Age fraud in sport: An invisible topic in international sport sociology tailor-made for Asian social scientist Aurelien Boucher
The Chinese University of Hong Kong Shenzhen
Abstract
In recent years, the most cited international journal in the field of sports sociology and history (namely the International Review for the Sociology of Sport, The Journal of sport and social Issue, The Sociology of Sport Journal, the Journal of Sport History, and the International Journal for the History of Sport) have published a growing amount of articles dedicated to Sport in Asian societies and non-western world. As far as Asia is concerned, more than 100 articles containing the terms ^China^ or ^Chinese^ were published in the International Journal for the History of Sport between 2010 and 2021. Between 2020 and 2022, the International Review for the Sociology of Sport published 15 articles relating to sports in Taiwan, Hong Kong and China.
This silent transformation of the literature landscape suggests at the first glance that the subaltern critic together with globalization and the circulation of knowledge have progressively influenced the topic of interest of sports social scientists and publications in the top international journals. Nonetheless, this paper will show that some social phenomena such as age fraud, which are apparently endemic in African and Asian countries remain almost undocumented. To be more specific, none of the journals mentioned above has ever published an article on this topic, while only two papers in English can be found in the academic literature.

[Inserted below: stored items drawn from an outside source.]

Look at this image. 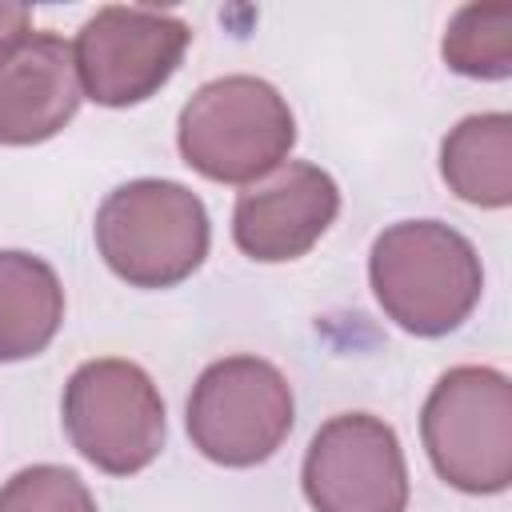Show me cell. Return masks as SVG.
Here are the masks:
<instances>
[{
  "label": "cell",
  "mask_w": 512,
  "mask_h": 512,
  "mask_svg": "<svg viewBox=\"0 0 512 512\" xmlns=\"http://www.w3.org/2000/svg\"><path fill=\"white\" fill-rule=\"evenodd\" d=\"M368 284L392 324L432 340L476 312L484 268L464 232L440 220H400L372 240Z\"/></svg>",
  "instance_id": "1"
},
{
  "label": "cell",
  "mask_w": 512,
  "mask_h": 512,
  "mask_svg": "<svg viewBox=\"0 0 512 512\" xmlns=\"http://www.w3.org/2000/svg\"><path fill=\"white\" fill-rule=\"evenodd\" d=\"M176 144L192 172L216 184H256L296 144L288 100L260 76L236 72L200 84L176 120Z\"/></svg>",
  "instance_id": "2"
},
{
  "label": "cell",
  "mask_w": 512,
  "mask_h": 512,
  "mask_svg": "<svg viewBox=\"0 0 512 512\" xmlns=\"http://www.w3.org/2000/svg\"><path fill=\"white\" fill-rule=\"evenodd\" d=\"M96 248L132 288H172L188 280L212 244L204 200L176 180H128L96 208Z\"/></svg>",
  "instance_id": "3"
},
{
  "label": "cell",
  "mask_w": 512,
  "mask_h": 512,
  "mask_svg": "<svg viewBox=\"0 0 512 512\" xmlns=\"http://www.w3.org/2000/svg\"><path fill=\"white\" fill-rule=\"evenodd\" d=\"M424 452L444 484L496 496L512 484V384L500 368H448L420 412Z\"/></svg>",
  "instance_id": "4"
},
{
  "label": "cell",
  "mask_w": 512,
  "mask_h": 512,
  "mask_svg": "<svg viewBox=\"0 0 512 512\" xmlns=\"http://www.w3.org/2000/svg\"><path fill=\"white\" fill-rule=\"evenodd\" d=\"M292 420V384L260 356H224L208 364L184 408L192 448L220 468L264 464L288 440Z\"/></svg>",
  "instance_id": "5"
},
{
  "label": "cell",
  "mask_w": 512,
  "mask_h": 512,
  "mask_svg": "<svg viewBox=\"0 0 512 512\" xmlns=\"http://www.w3.org/2000/svg\"><path fill=\"white\" fill-rule=\"evenodd\" d=\"M60 416L72 448L108 476H136L164 448L160 388L120 356L80 364L64 384Z\"/></svg>",
  "instance_id": "6"
},
{
  "label": "cell",
  "mask_w": 512,
  "mask_h": 512,
  "mask_svg": "<svg viewBox=\"0 0 512 512\" xmlns=\"http://www.w3.org/2000/svg\"><path fill=\"white\" fill-rule=\"evenodd\" d=\"M188 44L192 28L180 16L108 4L80 24L72 44L80 92L104 108H132L176 76Z\"/></svg>",
  "instance_id": "7"
},
{
  "label": "cell",
  "mask_w": 512,
  "mask_h": 512,
  "mask_svg": "<svg viewBox=\"0 0 512 512\" xmlns=\"http://www.w3.org/2000/svg\"><path fill=\"white\" fill-rule=\"evenodd\" d=\"M300 484L316 512H408L400 436L372 412H340L320 424Z\"/></svg>",
  "instance_id": "8"
},
{
  "label": "cell",
  "mask_w": 512,
  "mask_h": 512,
  "mask_svg": "<svg viewBox=\"0 0 512 512\" xmlns=\"http://www.w3.org/2000/svg\"><path fill=\"white\" fill-rule=\"evenodd\" d=\"M336 212V180L308 160H284L276 172H268L236 196L232 240L248 260L260 264L300 260L332 228Z\"/></svg>",
  "instance_id": "9"
},
{
  "label": "cell",
  "mask_w": 512,
  "mask_h": 512,
  "mask_svg": "<svg viewBox=\"0 0 512 512\" xmlns=\"http://www.w3.org/2000/svg\"><path fill=\"white\" fill-rule=\"evenodd\" d=\"M72 44L56 32H24L0 44V144L52 140L80 108Z\"/></svg>",
  "instance_id": "10"
},
{
  "label": "cell",
  "mask_w": 512,
  "mask_h": 512,
  "mask_svg": "<svg viewBox=\"0 0 512 512\" xmlns=\"http://www.w3.org/2000/svg\"><path fill=\"white\" fill-rule=\"evenodd\" d=\"M64 324V288L48 260L0 252V364L40 356Z\"/></svg>",
  "instance_id": "11"
},
{
  "label": "cell",
  "mask_w": 512,
  "mask_h": 512,
  "mask_svg": "<svg viewBox=\"0 0 512 512\" xmlns=\"http://www.w3.org/2000/svg\"><path fill=\"white\" fill-rule=\"evenodd\" d=\"M440 176L448 192L476 208L512 204V116H464L440 144Z\"/></svg>",
  "instance_id": "12"
},
{
  "label": "cell",
  "mask_w": 512,
  "mask_h": 512,
  "mask_svg": "<svg viewBox=\"0 0 512 512\" xmlns=\"http://www.w3.org/2000/svg\"><path fill=\"white\" fill-rule=\"evenodd\" d=\"M444 64L472 80H508L512 76V4H464L444 28L440 40Z\"/></svg>",
  "instance_id": "13"
},
{
  "label": "cell",
  "mask_w": 512,
  "mask_h": 512,
  "mask_svg": "<svg viewBox=\"0 0 512 512\" xmlns=\"http://www.w3.org/2000/svg\"><path fill=\"white\" fill-rule=\"evenodd\" d=\"M0 512H100L88 484L60 464L20 468L0 484Z\"/></svg>",
  "instance_id": "14"
},
{
  "label": "cell",
  "mask_w": 512,
  "mask_h": 512,
  "mask_svg": "<svg viewBox=\"0 0 512 512\" xmlns=\"http://www.w3.org/2000/svg\"><path fill=\"white\" fill-rule=\"evenodd\" d=\"M24 32H32V8H28V4H8V0H0V44L16 40V36H24Z\"/></svg>",
  "instance_id": "15"
}]
</instances>
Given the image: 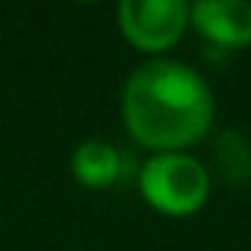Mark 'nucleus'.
Instances as JSON below:
<instances>
[{"label":"nucleus","mask_w":251,"mask_h":251,"mask_svg":"<svg viewBox=\"0 0 251 251\" xmlns=\"http://www.w3.org/2000/svg\"><path fill=\"white\" fill-rule=\"evenodd\" d=\"M189 27L216 48H251V3L248 0H195L189 3Z\"/></svg>","instance_id":"obj_4"},{"label":"nucleus","mask_w":251,"mask_h":251,"mask_svg":"<svg viewBox=\"0 0 251 251\" xmlns=\"http://www.w3.org/2000/svg\"><path fill=\"white\" fill-rule=\"evenodd\" d=\"M121 36L139 53L166 56L189 30L186 0H121L115 6Z\"/></svg>","instance_id":"obj_3"},{"label":"nucleus","mask_w":251,"mask_h":251,"mask_svg":"<svg viewBox=\"0 0 251 251\" xmlns=\"http://www.w3.org/2000/svg\"><path fill=\"white\" fill-rule=\"evenodd\" d=\"M139 192L157 213L186 219L210 201L213 177L210 169L189 151L151 154L139 169Z\"/></svg>","instance_id":"obj_2"},{"label":"nucleus","mask_w":251,"mask_h":251,"mask_svg":"<svg viewBox=\"0 0 251 251\" xmlns=\"http://www.w3.org/2000/svg\"><path fill=\"white\" fill-rule=\"evenodd\" d=\"M216 163L227 180H245L251 175V148L239 133H222L216 145Z\"/></svg>","instance_id":"obj_6"},{"label":"nucleus","mask_w":251,"mask_h":251,"mask_svg":"<svg viewBox=\"0 0 251 251\" xmlns=\"http://www.w3.org/2000/svg\"><path fill=\"white\" fill-rule=\"evenodd\" d=\"M216 115V98L192 65L154 56L130 71L121 89L127 136L151 154L189 151L204 142Z\"/></svg>","instance_id":"obj_1"},{"label":"nucleus","mask_w":251,"mask_h":251,"mask_svg":"<svg viewBox=\"0 0 251 251\" xmlns=\"http://www.w3.org/2000/svg\"><path fill=\"white\" fill-rule=\"evenodd\" d=\"M74 180L86 189H109L121 175V154L106 139H83L68 160Z\"/></svg>","instance_id":"obj_5"}]
</instances>
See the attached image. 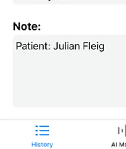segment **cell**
Segmentation results:
<instances>
[{
    "instance_id": "11",
    "label": "cell",
    "mask_w": 126,
    "mask_h": 149,
    "mask_svg": "<svg viewBox=\"0 0 126 149\" xmlns=\"http://www.w3.org/2000/svg\"><path fill=\"white\" fill-rule=\"evenodd\" d=\"M34 145L35 147H36V143H34Z\"/></svg>"
},
{
    "instance_id": "4",
    "label": "cell",
    "mask_w": 126,
    "mask_h": 149,
    "mask_svg": "<svg viewBox=\"0 0 126 149\" xmlns=\"http://www.w3.org/2000/svg\"><path fill=\"white\" fill-rule=\"evenodd\" d=\"M14 25H15V26L17 28V29H19V31H20V29H19V26H17V24H15V22H14Z\"/></svg>"
},
{
    "instance_id": "14",
    "label": "cell",
    "mask_w": 126,
    "mask_h": 149,
    "mask_svg": "<svg viewBox=\"0 0 126 149\" xmlns=\"http://www.w3.org/2000/svg\"><path fill=\"white\" fill-rule=\"evenodd\" d=\"M46 45H47V44H46V43H45V49H47V46H46Z\"/></svg>"
},
{
    "instance_id": "8",
    "label": "cell",
    "mask_w": 126,
    "mask_h": 149,
    "mask_svg": "<svg viewBox=\"0 0 126 149\" xmlns=\"http://www.w3.org/2000/svg\"><path fill=\"white\" fill-rule=\"evenodd\" d=\"M58 43L57 42V48H54V50H57L58 49Z\"/></svg>"
},
{
    "instance_id": "20",
    "label": "cell",
    "mask_w": 126,
    "mask_h": 149,
    "mask_svg": "<svg viewBox=\"0 0 126 149\" xmlns=\"http://www.w3.org/2000/svg\"><path fill=\"white\" fill-rule=\"evenodd\" d=\"M51 1V0H49V1H49H49Z\"/></svg>"
},
{
    "instance_id": "6",
    "label": "cell",
    "mask_w": 126,
    "mask_h": 149,
    "mask_svg": "<svg viewBox=\"0 0 126 149\" xmlns=\"http://www.w3.org/2000/svg\"><path fill=\"white\" fill-rule=\"evenodd\" d=\"M40 136H49V134H40Z\"/></svg>"
},
{
    "instance_id": "12",
    "label": "cell",
    "mask_w": 126,
    "mask_h": 149,
    "mask_svg": "<svg viewBox=\"0 0 126 149\" xmlns=\"http://www.w3.org/2000/svg\"><path fill=\"white\" fill-rule=\"evenodd\" d=\"M40 143H39L38 144V147H41V145Z\"/></svg>"
},
{
    "instance_id": "10",
    "label": "cell",
    "mask_w": 126,
    "mask_h": 149,
    "mask_svg": "<svg viewBox=\"0 0 126 149\" xmlns=\"http://www.w3.org/2000/svg\"><path fill=\"white\" fill-rule=\"evenodd\" d=\"M19 29H20V22H19Z\"/></svg>"
},
{
    "instance_id": "9",
    "label": "cell",
    "mask_w": 126,
    "mask_h": 149,
    "mask_svg": "<svg viewBox=\"0 0 126 149\" xmlns=\"http://www.w3.org/2000/svg\"><path fill=\"white\" fill-rule=\"evenodd\" d=\"M47 144H43V147H47Z\"/></svg>"
},
{
    "instance_id": "16",
    "label": "cell",
    "mask_w": 126,
    "mask_h": 149,
    "mask_svg": "<svg viewBox=\"0 0 126 149\" xmlns=\"http://www.w3.org/2000/svg\"><path fill=\"white\" fill-rule=\"evenodd\" d=\"M33 143H32V147H33Z\"/></svg>"
},
{
    "instance_id": "18",
    "label": "cell",
    "mask_w": 126,
    "mask_h": 149,
    "mask_svg": "<svg viewBox=\"0 0 126 149\" xmlns=\"http://www.w3.org/2000/svg\"><path fill=\"white\" fill-rule=\"evenodd\" d=\"M36 136H38V134H36Z\"/></svg>"
},
{
    "instance_id": "2",
    "label": "cell",
    "mask_w": 126,
    "mask_h": 149,
    "mask_svg": "<svg viewBox=\"0 0 126 149\" xmlns=\"http://www.w3.org/2000/svg\"><path fill=\"white\" fill-rule=\"evenodd\" d=\"M37 26H36V24H33L32 26V29L33 30H36L37 29Z\"/></svg>"
},
{
    "instance_id": "3",
    "label": "cell",
    "mask_w": 126,
    "mask_h": 149,
    "mask_svg": "<svg viewBox=\"0 0 126 149\" xmlns=\"http://www.w3.org/2000/svg\"><path fill=\"white\" fill-rule=\"evenodd\" d=\"M22 46V43L20 42L17 43V48L19 47L20 46Z\"/></svg>"
},
{
    "instance_id": "1",
    "label": "cell",
    "mask_w": 126,
    "mask_h": 149,
    "mask_svg": "<svg viewBox=\"0 0 126 149\" xmlns=\"http://www.w3.org/2000/svg\"><path fill=\"white\" fill-rule=\"evenodd\" d=\"M22 29L23 31H25L27 29V26L25 24H24L22 26Z\"/></svg>"
},
{
    "instance_id": "17",
    "label": "cell",
    "mask_w": 126,
    "mask_h": 149,
    "mask_svg": "<svg viewBox=\"0 0 126 149\" xmlns=\"http://www.w3.org/2000/svg\"><path fill=\"white\" fill-rule=\"evenodd\" d=\"M35 131H36V132H37V131H38V130H36Z\"/></svg>"
},
{
    "instance_id": "5",
    "label": "cell",
    "mask_w": 126,
    "mask_h": 149,
    "mask_svg": "<svg viewBox=\"0 0 126 149\" xmlns=\"http://www.w3.org/2000/svg\"><path fill=\"white\" fill-rule=\"evenodd\" d=\"M39 127H49V126H40Z\"/></svg>"
},
{
    "instance_id": "15",
    "label": "cell",
    "mask_w": 126,
    "mask_h": 149,
    "mask_svg": "<svg viewBox=\"0 0 126 149\" xmlns=\"http://www.w3.org/2000/svg\"><path fill=\"white\" fill-rule=\"evenodd\" d=\"M43 144H43V143H41V146H42V147H43Z\"/></svg>"
},
{
    "instance_id": "13",
    "label": "cell",
    "mask_w": 126,
    "mask_h": 149,
    "mask_svg": "<svg viewBox=\"0 0 126 149\" xmlns=\"http://www.w3.org/2000/svg\"><path fill=\"white\" fill-rule=\"evenodd\" d=\"M40 131H49V130H40Z\"/></svg>"
},
{
    "instance_id": "7",
    "label": "cell",
    "mask_w": 126,
    "mask_h": 149,
    "mask_svg": "<svg viewBox=\"0 0 126 149\" xmlns=\"http://www.w3.org/2000/svg\"><path fill=\"white\" fill-rule=\"evenodd\" d=\"M28 26H29V30H31V29H30V26H31V24H28Z\"/></svg>"
},
{
    "instance_id": "19",
    "label": "cell",
    "mask_w": 126,
    "mask_h": 149,
    "mask_svg": "<svg viewBox=\"0 0 126 149\" xmlns=\"http://www.w3.org/2000/svg\"><path fill=\"white\" fill-rule=\"evenodd\" d=\"M36 127H38V126H36Z\"/></svg>"
}]
</instances>
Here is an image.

Three reasons can explain such a phenomenon. First, the distinction usually made by sports social scientists between mass and elite sports and the focus on the most mediatized competitions may prevent them to investigate the youth elite competitions where age fraud can offer a great competitive advantage. Second, the specialists of deviance in sports are more likely to focus on match-fixing and doping practices because a large offer of subsidized research and publication opportunities exist for such topics. Third, it seems that sports institutions in countries like China or India are more likely to rely on technical solutions to try to tackle age fraud than to require the assistance of social scientists who can possibly shed light on the role of corrupted civil servants.